Mardi à Lausanne, Roger Federer et le capitaine Marc Rosser (à gauche) ont présenté l'équipe Suisse de Coupe Davis.

(Keystone)

De vendredi à dimanche, Roger Federer et l’équipe de Suisse de Coupe Davis affrontent la France pour le compte des quarts de finale de la compétition

Entre amour et haine, les deux nations vont se livrer le douzième duel fratricide de leur histoire.

Du fait même de sa situation géographique et de la multiplicité de ses cultures, la Suisse entretient des relations très particulières avec ses trois grands voisins que sont l’Allemagne, l’Italie et la France.

Pour les Romands, la référence «obligatoire» vient bien souvent de l’Hexagone. Les confrontations sportives face aux tricolores ont dès lors, pour eux, une saveur bien particulière.

En 2004, trois de ces moments intenses sont au programme. Le hasard à en effet voulu que les deux pays soient opposées lors des phases préliminaires des Mondiaux de hockey sur glace (25 avril à Prague) et de l’Eurofoot (21 juin à Coimbra).

Mais le premier rendez-vous concerne les quarts de finale de la Coupe Davis de tennis.

Après Toulouse… Lausanne



Une année presque jour pour jour après la dernière confrontation – 4 au 6 avril 2003 – les chemins des tennismen suisses et français se croisent à nouveau dans le cadre de la prestigieuse compétition par nations.

L’an dernier, l’équipe de Suisse emmenée par un Roger Federer au sommet de son art avait réussi l’impossible exploit de s’imposer au Zénith de Toulouse.
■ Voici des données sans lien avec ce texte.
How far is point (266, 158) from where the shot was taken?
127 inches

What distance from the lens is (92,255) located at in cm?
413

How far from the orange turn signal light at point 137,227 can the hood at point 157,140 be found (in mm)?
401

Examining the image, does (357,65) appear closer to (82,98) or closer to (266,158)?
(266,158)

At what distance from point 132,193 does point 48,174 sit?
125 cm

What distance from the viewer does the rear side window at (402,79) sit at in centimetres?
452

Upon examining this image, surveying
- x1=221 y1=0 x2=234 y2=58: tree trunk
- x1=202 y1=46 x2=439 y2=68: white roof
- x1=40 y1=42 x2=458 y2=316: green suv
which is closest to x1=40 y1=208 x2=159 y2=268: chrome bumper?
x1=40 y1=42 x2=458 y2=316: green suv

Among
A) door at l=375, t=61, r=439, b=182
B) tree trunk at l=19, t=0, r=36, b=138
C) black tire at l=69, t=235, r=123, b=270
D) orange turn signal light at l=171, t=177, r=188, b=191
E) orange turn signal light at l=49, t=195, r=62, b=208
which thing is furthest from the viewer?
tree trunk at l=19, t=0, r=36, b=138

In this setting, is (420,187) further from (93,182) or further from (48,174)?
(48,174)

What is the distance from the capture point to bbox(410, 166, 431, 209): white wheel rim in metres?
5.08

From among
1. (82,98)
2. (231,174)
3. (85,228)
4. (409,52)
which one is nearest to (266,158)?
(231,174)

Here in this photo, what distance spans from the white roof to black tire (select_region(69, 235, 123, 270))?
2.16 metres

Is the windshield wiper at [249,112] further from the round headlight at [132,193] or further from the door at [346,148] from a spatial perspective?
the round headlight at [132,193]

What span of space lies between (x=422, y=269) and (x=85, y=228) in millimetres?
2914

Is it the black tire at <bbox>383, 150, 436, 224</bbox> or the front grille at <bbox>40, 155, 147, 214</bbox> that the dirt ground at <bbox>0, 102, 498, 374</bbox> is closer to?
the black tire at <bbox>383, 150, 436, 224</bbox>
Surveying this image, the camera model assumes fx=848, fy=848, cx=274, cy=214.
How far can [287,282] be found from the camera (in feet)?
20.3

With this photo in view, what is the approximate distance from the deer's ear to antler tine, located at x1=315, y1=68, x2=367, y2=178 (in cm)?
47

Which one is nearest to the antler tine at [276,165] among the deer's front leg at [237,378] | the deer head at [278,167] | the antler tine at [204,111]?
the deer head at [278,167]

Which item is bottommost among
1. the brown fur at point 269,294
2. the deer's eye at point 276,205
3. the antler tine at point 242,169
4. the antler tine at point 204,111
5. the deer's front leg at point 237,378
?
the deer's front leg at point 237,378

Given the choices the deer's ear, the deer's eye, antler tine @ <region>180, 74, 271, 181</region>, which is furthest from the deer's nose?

Un succès retentissant, une revanche symbolique.

Car par le passé, seuls Jakob Hlasek et Marc Rosset avait réussi pareille prouesse. C’était en 1992, à Nîmes. Depuis 1923, les dix autres rendez-vous entre Suisses et Français ont tous été marqués du sceau tricolore.

Les douzièmes retrouvailles prévues cette fin de semaine dans l’antre de la patinoire de Malley – transformée en dix jours en halle de tennis – s’annoncent riches en émotion.

Ennemis ou amis?

Hors du court, les joueurs et les capitaines des deux camps se connaissent et s’apprécient. La plupart des Français – Arnaud Clément, Guy Forget et Nicolas Escudé notamment – habitent d’ailleurs dans les environs de Genève.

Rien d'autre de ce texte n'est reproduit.